If you have not created/initialized the africai conda environment, run in a terminal from the parent  directory *model_development_1_data*:  
> conda env create -f africai.yml  
> conda activate africai

*Other useful commands*:  
To deactivate a conda environment 
> conda deactivate

To delete a conda environment (e.g. africai conda environment, replace *ENV_NAME* with *africai*)
> conda remove --name *ENV_NAME* --all 

### Install [Advanced Normalization Tools](http://stnava.github.io/ANTs/) (ants) 
In a terminal run, for MacOS:  
> pip install https://github.com/ANTsX/ANTsPy/releases/download/v0.3.8/antspyx-0.3.8-cp310-cp310-macosx_10_9_x86_64.whl  

For Linux:
> pip install https://github.com/ANTsX/ANTsPy/releases/download/v0.3.8/antspyx-0.3.8-cp310-cp310-manylinux_2_17_x86_64.manylinux2014_x86_64.whl  

For Windows:
> pip install https://github.com/ANTsX/ANTsPy/releases/download/v0.3.8/antspyx-0.3.8-cp310-cp310-win_amd64.whl


### Install rest dependencies
Running the following cell will install the rest necessary libraries.

In [None]:
%%capture

!pip install matplotlib
!pip install scikit-image
!pip install simplejson
!pip install pydicom
!pip install dicom2nifti
!pip install nipype
!pip install h5py

In [None]:
import matplotlib.pyplot as plt
import os
from pathlib import Path
import numpy as np
import pydicom
import shutil as shutil
import dicom2nifti
import nibabel as nib
import h5py
import re
from skimage import exposure
from zipfile import ZipFile
from pathlib import Path
from IPython.display import HTML, display
import ants


def set_css():
    display(
        HTML(
            """
  <style>
    pre {
        white-space: pre-wrap;
    }
  </style>
  """
        )
    )


get_ipython().events.register("pre_run_cell", set_css)

## **Downloading the data**
Running this cell will download the data for this demo.

In [None]:
data_dir = os.path.join(os.path.dirname(os.getcwd()), "data")
Path(data_dir).mkdir(parents=True, exist_ok=True)

!wget -P {data_dir} -q https://github.com/RSNA/AI-Deep-Learning-Lab-2022/raw/main/sessions/data-curation/Sample_DICOM.zip

file_name = os.path.join(data_dir, "Sample_DICOM.zip")
with ZipFile(file_name, "r") as zip:
    zip.extractall(data_dir)
    print("Input data file unzipped!")

## **Listing the data files**
Running this cell will show you the directory structure for the provided sample prostate MRI data. We have three folders, each of which contains a series of files for T2 weighted imaging (T2WI), diffusion weighted imaging (DWI) and an ADC map (ADC). (Note: that the lesion.nii.gz is a backup file provided for the demo)
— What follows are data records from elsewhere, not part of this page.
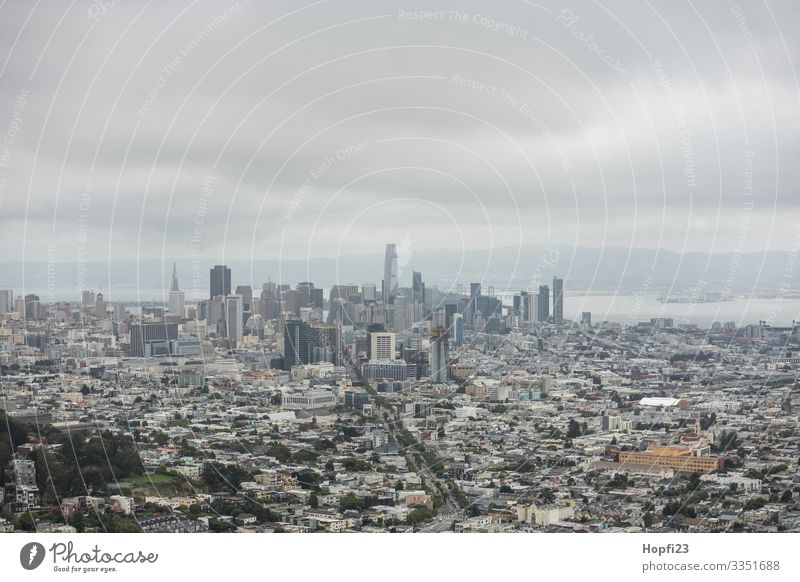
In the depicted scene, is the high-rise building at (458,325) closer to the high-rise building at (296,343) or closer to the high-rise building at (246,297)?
the high-rise building at (296,343)

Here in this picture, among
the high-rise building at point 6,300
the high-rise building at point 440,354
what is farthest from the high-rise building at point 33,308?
the high-rise building at point 440,354

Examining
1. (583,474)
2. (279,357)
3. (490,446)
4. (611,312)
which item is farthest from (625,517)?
(279,357)

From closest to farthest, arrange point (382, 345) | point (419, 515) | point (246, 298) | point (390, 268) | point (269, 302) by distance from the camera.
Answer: point (419, 515)
point (390, 268)
point (246, 298)
point (269, 302)
point (382, 345)

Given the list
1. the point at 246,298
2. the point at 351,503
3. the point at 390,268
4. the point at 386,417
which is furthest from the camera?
the point at 246,298

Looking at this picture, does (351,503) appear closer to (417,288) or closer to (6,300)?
(417,288)

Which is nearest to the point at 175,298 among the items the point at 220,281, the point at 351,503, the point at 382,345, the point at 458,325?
the point at 220,281

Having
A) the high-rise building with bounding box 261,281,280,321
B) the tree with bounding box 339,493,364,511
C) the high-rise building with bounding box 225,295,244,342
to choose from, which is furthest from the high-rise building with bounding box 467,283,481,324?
the tree with bounding box 339,493,364,511

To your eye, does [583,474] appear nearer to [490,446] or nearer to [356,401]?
[490,446]
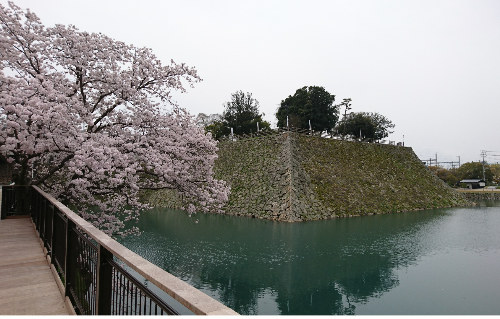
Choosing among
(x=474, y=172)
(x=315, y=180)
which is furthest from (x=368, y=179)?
(x=474, y=172)

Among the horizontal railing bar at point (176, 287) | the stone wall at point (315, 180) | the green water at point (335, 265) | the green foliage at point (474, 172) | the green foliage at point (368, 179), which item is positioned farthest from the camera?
the green foliage at point (474, 172)

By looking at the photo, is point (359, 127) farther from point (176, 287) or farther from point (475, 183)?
point (176, 287)

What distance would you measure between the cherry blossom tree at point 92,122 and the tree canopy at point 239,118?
32096 mm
This data has been directly exported from PACS in the DICOM format. This data can be loaded into a DICOM viewer to be visualized. A free option available to Mac OS users is Osirix Lite.



In [None]:
dcm_sample_path = os.path.join(data_dir, "Sample_DICOM")

# Command line "magic" command to show directory contents
if os.name == "nt":
    !dir {dcm_sample_path}
else:
    !ls {dcm_sample_path}/**/*


for current_dir, subdirs, files1 in os.walk(dcm_sample_path):
    # Current Iteration Directory
    print(current_dir)

    # Directories
    for dirname in subdirs:
        print("\t" + dirname)

    # Files
    for filename in files1:
        print("\t" + filename)

## **Preparing the data for annotation and further processing**

DICOM files are not always a convenient format to work with for deep learning. The first step that we will take will be conversion of our DICOM files to [nifti](https://nifti.nimh.nih.gov/), an open source image file format that has good interoperability between many available image processing tools and packages. 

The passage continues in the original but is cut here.